Stored dataset entries
________________________
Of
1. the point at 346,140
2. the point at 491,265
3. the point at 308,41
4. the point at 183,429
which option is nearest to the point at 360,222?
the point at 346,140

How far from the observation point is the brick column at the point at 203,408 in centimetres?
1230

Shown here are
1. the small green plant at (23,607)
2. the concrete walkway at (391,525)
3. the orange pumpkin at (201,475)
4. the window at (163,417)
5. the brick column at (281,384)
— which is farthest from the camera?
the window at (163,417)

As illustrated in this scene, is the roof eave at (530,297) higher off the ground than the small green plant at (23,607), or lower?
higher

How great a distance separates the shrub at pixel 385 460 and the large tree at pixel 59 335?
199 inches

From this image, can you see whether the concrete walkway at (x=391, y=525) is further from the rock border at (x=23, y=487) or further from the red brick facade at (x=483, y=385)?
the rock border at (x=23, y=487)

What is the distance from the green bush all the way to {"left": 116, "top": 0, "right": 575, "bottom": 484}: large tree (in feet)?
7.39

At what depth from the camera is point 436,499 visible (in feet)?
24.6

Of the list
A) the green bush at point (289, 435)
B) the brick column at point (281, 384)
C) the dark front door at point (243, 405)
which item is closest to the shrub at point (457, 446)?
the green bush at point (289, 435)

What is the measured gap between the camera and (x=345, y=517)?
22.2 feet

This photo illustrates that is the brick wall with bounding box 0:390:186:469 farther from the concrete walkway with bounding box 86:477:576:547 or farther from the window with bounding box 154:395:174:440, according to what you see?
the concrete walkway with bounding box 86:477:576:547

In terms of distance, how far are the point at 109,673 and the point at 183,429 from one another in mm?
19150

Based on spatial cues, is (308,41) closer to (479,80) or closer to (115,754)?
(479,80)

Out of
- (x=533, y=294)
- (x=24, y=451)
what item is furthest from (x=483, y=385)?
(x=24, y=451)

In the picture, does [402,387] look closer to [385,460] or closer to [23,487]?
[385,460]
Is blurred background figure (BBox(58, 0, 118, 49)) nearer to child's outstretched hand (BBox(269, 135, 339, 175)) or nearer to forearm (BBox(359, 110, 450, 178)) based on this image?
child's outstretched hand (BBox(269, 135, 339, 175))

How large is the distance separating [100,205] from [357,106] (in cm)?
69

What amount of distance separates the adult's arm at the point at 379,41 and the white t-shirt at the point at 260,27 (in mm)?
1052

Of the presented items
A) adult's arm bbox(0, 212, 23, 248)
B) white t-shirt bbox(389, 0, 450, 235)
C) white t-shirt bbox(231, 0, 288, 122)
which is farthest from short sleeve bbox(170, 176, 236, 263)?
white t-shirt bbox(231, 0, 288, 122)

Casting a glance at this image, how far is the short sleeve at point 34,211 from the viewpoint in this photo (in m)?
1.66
________________________
WHAT NEEDS TO BE DONE – Extract every row above verbatim, keeping each line unchanged and in its original order.

EXERCISE OUTPUT –
Of
1. the point at 346,140
2. the point at 491,265
3. the point at 308,41
4. the point at 183,429
which option is nearest to the point at 360,222?
the point at 346,140

How far from the observation point is the brick column at the point at 203,408 in centimetres?
1230

Shown here are
1. the small green plant at (23,607)
2. the concrete walkway at (391,525)
3. the orange pumpkin at (201,475)
4. the window at (163,417)
5. the brick column at (281,384)
— which is farthest from the camera?
the window at (163,417)

As illustrated in this scene, is the roof eave at (530,297) higher off the ground than the small green plant at (23,607), or lower?
higher

How great a distance separates the shrub at pixel 385 460 and the large tree at pixel 59 335?
199 inches

From this image, can you see whether the concrete walkway at (x=391, y=525) is further from the rock border at (x=23, y=487) or further from the red brick facade at (x=483, y=385)?
the rock border at (x=23, y=487)

What is the distance from the green bush all the way to {"left": 116, "top": 0, "right": 575, "bottom": 484}: large tree (in feet)?
7.39

At what depth from the camera is point 436,499 visible (in feet)?
24.6

Of the list
A) the green bush at point (289, 435)
B) the brick column at point (281, 384)
C) the dark front door at point (243, 405)
which item is closest to the shrub at point (457, 446)?
the green bush at point (289, 435)

What is the measured gap between the camera and (x=345, y=517)?
22.2 feet

This photo illustrates that is the brick wall with bounding box 0:390:186:469 farther from the concrete walkway with bounding box 86:477:576:547 or farther from the window with bounding box 154:395:174:440, according to what you see?
the concrete walkway with bounding box 86:477:576:547

In terms of distance, how far are the point at 109,673 and the point at 183,429 from one another in mm?
19150

Based on spatial cues, is (308,41) closer to (479,80) or closer to (115,754)?
(479,80)

Out of
- (x=533, y=294)
- (x=24, y=451)
what item is furthest from (x=483, y=385)?
(x=24, y=451)

In the picture, does [402,387] look closer to [385,460] or closer to [23,487]?
[385,460]
Is blurred background figure (BBox(58, 0, 118, 49)) nearer to child's outstretched hand (BBox(269, 135, 339, 175)) or nearer to forearm (BBox(359, 110, 450, 178)) based on this image?
child's outstretched hand (BBox(269, 135, 339, 175))

How large is the distance separating [100,205] from [357,106] (in cm)?
69

What amount of distance separates the adult's arm at the point at 379,41 and the white t-shirt at the point at 260,27 (in mm)?
1052

Of the presented items
A) adult's arm bbox(0, 212, 23, 248)
B) white t-shirt bbox(389, 0, 450, 235)
C) white t-shirt bbox(231, 0, 288, 122)
which is farthest from short sleeve bbox(170, 176, 236, 263)?
white t-shirt bbox(231, 0, 288, 122)

Casting a glance at this image, how far is the short sleeve at point 34,211 from the viewpoint in this photo (in m)?
1.66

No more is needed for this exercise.